QUOTED TEXT:
* BEGIN *

More movement toward a Mark I employment setting has been seen in policy on stock options and taxes. Since the early 2000s, stock option treatment has slowly adapted toward encouraging employment at startups. First, issuing stock options to employees—a derivation of the Commercial Code’s easing of stock option allowances (Itami 2005)—began in 2003, when SoftBank offered it to their employees, ushering in this LME practice.7 Twenty years later, this was significantly expanded when the government acted to ameliorate tax liabilities for nonpermanent employees. In August 2023, the government adjusted the tax system such that startups could more easily offer stock options to external individuals—including “freelance programmers, designers, and management consultants—people doing side jobs” (Nikkei Staff Writers 2023b). Such tax reforms mark an advance toward fluid labor markets in which shares of ownership in a company can be offered to individuals without full employment contracts. This again suggests a move in the direction of a Mark I paradigm.
To help young members of the labor force gain experience without missing out on the opportunity of entering a lifetime employment track upon university graduation, policies have encouraged internships at startups. The METI’s 2004 Challenge Community Creation Program worked to establish the mechanism of internships as a viable early career activity. Despite this initiative, it would be another decade before midcareer job markets advanced, with startups offering employment agency services and social norms about permanent employment slowly changing.
Collectively, Japan’s employment environment has seen shifts away from its permanent character toward more fluidity and even some encouragement for entrepreneurship. Speaking to this trajectory, an entrepreneur based in Kobe asserted that the “lifetime employment idea is not real. So, startups seem less risky, because people know permanent employment is not secure” (authors’ interview, Kobe, June 25, 2018). As his sentiment suggests, it is no longer considered uncouth to leave a job midcareer or to try to build a startup (Fahey 2018; Gagne 2018). In a similar vein regarding the changing norms around employment, Yoshiaki Ishii, of METI, commented that “more and more people who graduate from the University of Tokyo are not only aiming for large corporations and government offices as it used to be, but are also starting their own businesses” (Newswitch 2018).

* END *

SUPPLIED ENTRIES:
* BEGIN *

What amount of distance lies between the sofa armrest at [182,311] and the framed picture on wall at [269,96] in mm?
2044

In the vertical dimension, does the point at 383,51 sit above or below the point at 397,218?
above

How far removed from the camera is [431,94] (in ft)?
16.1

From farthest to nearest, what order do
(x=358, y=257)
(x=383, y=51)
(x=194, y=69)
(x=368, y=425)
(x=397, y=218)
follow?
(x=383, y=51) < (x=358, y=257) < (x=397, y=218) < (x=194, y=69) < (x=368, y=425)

* END *
* BEGIN *

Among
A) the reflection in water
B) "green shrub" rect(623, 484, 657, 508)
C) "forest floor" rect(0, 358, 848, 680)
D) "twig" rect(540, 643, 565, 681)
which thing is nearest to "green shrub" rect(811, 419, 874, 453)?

* END *
* BEGIN *

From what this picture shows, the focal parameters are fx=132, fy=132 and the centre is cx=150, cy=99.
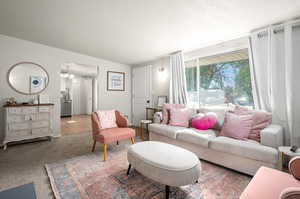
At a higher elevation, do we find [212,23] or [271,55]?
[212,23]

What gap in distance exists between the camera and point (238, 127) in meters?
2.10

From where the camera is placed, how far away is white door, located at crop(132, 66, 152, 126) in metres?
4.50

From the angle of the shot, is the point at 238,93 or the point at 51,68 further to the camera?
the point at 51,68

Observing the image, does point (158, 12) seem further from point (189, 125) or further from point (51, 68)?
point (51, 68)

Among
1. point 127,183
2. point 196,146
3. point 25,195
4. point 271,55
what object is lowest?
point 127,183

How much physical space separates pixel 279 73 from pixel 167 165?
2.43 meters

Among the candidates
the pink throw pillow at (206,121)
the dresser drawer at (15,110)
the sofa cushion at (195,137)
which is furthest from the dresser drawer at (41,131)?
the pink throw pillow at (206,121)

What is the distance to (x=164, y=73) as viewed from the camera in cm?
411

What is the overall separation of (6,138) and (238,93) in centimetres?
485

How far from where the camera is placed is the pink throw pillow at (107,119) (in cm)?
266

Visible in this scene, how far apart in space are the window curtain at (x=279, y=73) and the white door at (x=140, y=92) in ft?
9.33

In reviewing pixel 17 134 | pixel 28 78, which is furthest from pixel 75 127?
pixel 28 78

* END *

EXERCISE INSTRUCTIONS:
1 – In the text on Japan's employment shifts, which company began offering stock options to its employees in 2003?
2 – Duplicate the rows from the line containing "What amount of" through the line containing "(x=383, y=51) <", including both of those lines.

ANSWERS BY TASK:
1 – SoftBank

2 –
What amount of distance lies between the sofa armrest at [182,311] and the framed picture on wall at [269,96] in mm?
2044

In the vertical dimension, does the point at 383,51 sit above or below the point at 397,218?
above

How far removed from the camera is [431,94] (in ft)?
16.1

From farthest to nearest, what order do
(x=358, y=257)
(x=383, y=51)
(x=194, y=69)
(x=368, y=425)
(x=397, y=218)
follow?
(x=383, y=51) < (x=358, y=257) < (x=397, y=218) < (x=194, y=69) < (x=368, y=425)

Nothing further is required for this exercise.